Archive for June 26th, 2006

Mildly Un-Kong-Vincing

The other night I watched King Kong on DVD, and here are some notes on the experience. Although I am very much a sucker for the sad spectacle of silverback gorillas in captivity, my expectations were pretty low, perhaps due in part to the appropriation of ‘Kong’ as a verb in marketing campaigns for Burger King products (the faintly obscene Kong My Whopper).

The effect of the film was quite similar to that of eating a Whopper: curiously gratifying during the event, but leaves you with a slight queasiness and emptiness afterwards, then you begin to ponder what exactly you have just been fed. The gratifying bits are meaty indeed – in an awesome series of scenes, Kong whups the shit out of ten different types of non-humanoid dinosaur, does an Ozzy Osbourne on a giant bat, destroys a theatre, and, of course, climbs the Empire State Building and swats off a few troublesome airplanes before succumbing to his fate. None of this would be of any interest, however, if he didn’t have his sensitive side. He brings his female friend ice-skating and loves nothing more than to sit down and enjoy the sunset.

There are few auteurs left in cinema, and I doubt Peter Jackson is one of them, despite his undeniable talents. The film had a ‘talking points for everyone’ feel about it. There was Kong as real, manly man (a counterpoint to his pseudo-rival, the foppish scriptwriter Adrien Brody); gay man (he likes platonic female company, vaudeville and ice-skating); Kong as ‘famed beast’ metaphor for any number of things: American security; the effects of imperial subjugation; the exploitative nature of the entertainment industry; the inhumanity of man versus the humanity of animals; and so on and so forth.

Although Kong finally breaks from his man-forg’d manacles, there were a couple of loose ends that didn’t get tied up in the final cut. One example is the young chap from Billy Elliot. Were he to appear as a dancing white native in the Kong stage show at the end, perhaps reprising that bit from Billy Elliot where he does some angry ballet to A Town Called Malice, there may have been some point to his character, but he disappears completely after Kong is captured and brought to New York. This is a shame, sort of. The young white savage of unrevealed origins was developing a keen sense of literary criticism (“Heart of Darkness isn’t an adventure story, is it?”), but this plotline was somewhat effaced by his desire to lift a machine gun at any opportunity. I suspect there may be an awkward scene on the cutting room floor where his avuncular guardian sits down with him and asks him to recap on what reading Conrad has taught him about gunning down giant woodlice.

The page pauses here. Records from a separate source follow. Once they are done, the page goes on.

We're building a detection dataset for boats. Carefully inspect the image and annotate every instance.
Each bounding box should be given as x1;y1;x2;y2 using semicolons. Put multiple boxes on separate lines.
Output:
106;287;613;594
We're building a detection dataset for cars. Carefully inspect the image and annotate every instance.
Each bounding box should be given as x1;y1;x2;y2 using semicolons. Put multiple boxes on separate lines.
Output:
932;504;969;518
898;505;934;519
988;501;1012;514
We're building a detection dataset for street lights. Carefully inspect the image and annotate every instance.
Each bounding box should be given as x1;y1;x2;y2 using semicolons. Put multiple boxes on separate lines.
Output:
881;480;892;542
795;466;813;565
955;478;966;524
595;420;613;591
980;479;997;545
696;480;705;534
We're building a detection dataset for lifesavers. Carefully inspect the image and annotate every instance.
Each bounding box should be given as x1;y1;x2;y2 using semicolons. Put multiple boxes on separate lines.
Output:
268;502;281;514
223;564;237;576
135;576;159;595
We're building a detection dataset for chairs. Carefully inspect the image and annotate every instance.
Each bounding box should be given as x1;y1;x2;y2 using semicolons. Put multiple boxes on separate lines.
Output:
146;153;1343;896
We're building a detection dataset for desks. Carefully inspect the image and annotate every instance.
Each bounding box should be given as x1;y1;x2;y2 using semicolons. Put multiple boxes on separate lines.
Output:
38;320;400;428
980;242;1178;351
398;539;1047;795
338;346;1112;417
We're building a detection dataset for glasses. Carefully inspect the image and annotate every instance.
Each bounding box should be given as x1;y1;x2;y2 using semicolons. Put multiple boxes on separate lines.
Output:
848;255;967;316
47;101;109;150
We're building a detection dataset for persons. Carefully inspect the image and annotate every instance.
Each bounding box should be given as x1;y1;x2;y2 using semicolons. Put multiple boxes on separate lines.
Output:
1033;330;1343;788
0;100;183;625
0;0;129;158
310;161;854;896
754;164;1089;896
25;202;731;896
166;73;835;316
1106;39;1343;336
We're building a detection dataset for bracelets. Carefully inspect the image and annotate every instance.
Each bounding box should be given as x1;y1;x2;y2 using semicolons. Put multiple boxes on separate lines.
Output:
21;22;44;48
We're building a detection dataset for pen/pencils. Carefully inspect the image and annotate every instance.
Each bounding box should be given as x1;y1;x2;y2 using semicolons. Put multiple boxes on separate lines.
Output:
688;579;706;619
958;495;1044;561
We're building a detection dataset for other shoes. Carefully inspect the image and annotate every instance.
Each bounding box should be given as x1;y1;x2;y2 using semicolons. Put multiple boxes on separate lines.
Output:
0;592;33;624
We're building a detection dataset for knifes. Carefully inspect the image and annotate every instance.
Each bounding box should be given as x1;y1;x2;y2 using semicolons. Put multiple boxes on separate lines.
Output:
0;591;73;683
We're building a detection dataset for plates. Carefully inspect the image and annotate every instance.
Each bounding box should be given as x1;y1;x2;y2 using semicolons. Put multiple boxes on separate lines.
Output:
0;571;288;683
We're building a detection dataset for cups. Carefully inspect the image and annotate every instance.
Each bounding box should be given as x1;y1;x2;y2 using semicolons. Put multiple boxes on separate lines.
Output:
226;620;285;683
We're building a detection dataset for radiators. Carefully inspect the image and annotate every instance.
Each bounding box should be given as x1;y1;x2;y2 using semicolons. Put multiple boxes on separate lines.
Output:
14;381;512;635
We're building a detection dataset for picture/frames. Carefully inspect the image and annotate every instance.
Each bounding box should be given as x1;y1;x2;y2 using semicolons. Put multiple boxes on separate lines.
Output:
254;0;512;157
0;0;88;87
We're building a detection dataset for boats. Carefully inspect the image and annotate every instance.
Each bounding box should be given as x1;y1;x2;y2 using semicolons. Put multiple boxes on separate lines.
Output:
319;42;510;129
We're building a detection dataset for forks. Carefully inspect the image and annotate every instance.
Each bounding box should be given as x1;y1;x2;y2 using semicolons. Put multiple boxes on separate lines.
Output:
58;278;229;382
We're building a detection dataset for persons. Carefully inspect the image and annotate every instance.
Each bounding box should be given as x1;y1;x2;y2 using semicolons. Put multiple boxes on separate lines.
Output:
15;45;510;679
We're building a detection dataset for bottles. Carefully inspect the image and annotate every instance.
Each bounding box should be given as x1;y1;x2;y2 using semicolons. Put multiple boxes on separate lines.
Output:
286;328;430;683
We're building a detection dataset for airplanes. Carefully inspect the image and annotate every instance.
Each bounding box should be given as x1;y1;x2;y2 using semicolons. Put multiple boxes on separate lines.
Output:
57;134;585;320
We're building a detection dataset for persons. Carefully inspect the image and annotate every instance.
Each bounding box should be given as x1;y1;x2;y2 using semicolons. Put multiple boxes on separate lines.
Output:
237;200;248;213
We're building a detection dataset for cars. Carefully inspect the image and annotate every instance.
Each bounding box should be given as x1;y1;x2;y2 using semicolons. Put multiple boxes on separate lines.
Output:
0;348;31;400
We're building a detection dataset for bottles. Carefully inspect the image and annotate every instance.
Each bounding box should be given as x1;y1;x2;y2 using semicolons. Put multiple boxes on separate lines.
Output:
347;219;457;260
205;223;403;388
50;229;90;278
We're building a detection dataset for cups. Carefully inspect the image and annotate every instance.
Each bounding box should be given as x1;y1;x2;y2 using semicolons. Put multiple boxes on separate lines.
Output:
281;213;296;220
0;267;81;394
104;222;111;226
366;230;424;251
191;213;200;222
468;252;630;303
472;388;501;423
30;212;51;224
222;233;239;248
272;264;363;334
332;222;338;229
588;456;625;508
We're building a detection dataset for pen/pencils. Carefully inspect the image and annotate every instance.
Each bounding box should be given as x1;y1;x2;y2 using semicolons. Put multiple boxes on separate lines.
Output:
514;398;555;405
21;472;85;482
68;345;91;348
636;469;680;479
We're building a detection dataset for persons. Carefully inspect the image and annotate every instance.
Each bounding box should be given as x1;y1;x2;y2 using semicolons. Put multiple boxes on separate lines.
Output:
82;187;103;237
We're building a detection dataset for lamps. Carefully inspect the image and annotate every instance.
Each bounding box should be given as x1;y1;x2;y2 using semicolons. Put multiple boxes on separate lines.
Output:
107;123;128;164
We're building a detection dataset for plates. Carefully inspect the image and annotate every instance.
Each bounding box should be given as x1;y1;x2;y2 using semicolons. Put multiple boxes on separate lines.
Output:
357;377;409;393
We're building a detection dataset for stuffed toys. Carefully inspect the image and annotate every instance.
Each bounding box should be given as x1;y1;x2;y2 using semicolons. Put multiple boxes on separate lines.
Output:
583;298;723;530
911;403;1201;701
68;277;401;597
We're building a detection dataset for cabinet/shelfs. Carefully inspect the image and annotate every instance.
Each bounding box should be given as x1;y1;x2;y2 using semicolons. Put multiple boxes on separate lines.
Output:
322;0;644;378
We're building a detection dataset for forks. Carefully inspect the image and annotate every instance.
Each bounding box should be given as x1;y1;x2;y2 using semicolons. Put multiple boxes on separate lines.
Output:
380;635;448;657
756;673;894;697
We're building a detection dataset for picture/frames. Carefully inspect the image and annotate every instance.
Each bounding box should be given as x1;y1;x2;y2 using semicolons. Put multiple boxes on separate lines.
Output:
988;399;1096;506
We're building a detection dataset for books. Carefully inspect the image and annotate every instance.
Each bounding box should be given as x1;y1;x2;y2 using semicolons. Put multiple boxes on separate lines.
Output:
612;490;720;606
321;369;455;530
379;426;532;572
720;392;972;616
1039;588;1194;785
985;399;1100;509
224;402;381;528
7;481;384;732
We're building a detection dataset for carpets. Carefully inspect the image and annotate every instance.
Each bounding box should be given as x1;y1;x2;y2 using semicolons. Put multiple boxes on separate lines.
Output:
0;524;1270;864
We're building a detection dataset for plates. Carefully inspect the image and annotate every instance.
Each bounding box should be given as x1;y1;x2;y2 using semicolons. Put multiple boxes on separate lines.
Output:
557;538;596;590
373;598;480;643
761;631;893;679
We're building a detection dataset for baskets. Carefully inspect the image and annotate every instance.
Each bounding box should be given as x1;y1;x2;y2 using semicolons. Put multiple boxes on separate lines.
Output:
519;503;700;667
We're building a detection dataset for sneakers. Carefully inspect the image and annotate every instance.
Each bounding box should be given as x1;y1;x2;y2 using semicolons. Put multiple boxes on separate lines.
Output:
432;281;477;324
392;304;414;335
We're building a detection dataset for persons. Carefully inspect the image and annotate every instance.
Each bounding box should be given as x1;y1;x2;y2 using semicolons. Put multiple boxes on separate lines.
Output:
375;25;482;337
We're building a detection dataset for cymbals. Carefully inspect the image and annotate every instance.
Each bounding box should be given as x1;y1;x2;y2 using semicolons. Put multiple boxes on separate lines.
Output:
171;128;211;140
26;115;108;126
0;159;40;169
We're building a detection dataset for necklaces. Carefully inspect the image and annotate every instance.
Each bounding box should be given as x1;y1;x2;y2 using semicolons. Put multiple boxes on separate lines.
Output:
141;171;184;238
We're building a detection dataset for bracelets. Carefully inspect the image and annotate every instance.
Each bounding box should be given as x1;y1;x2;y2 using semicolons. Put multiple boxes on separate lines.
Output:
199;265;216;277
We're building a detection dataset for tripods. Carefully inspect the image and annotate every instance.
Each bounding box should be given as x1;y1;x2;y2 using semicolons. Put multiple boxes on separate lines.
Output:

It feels strange to criticize a film about a fifty-ton gorilla for lack of realism (indeed the gorilla’s animation is totally convincing), but I was particularly disturbed by the sunset/sunrise scenes. How on earth could a half-starved and traumatized woman sit down and enjoy the sunset alongside a (presumably) sexually frustrated giant ape? Are we supposed to imagine that such was the refinement of both that they could foreswear basic animal needs to enjoy the finer things in life? Later, as the final insult, in the sunrise scene atop the Empire State building, Kong the ascetic aesthete becomes Kong the dumb ape once more, as he magnanimously registers his approval to the structures of the civilization that has enslaved him, drugged him and shot at him and is now about to destroy him. Even though it uses depression-era New York as its starting point, this film is happy to deliver the plainly bogus message that the best things in life are free.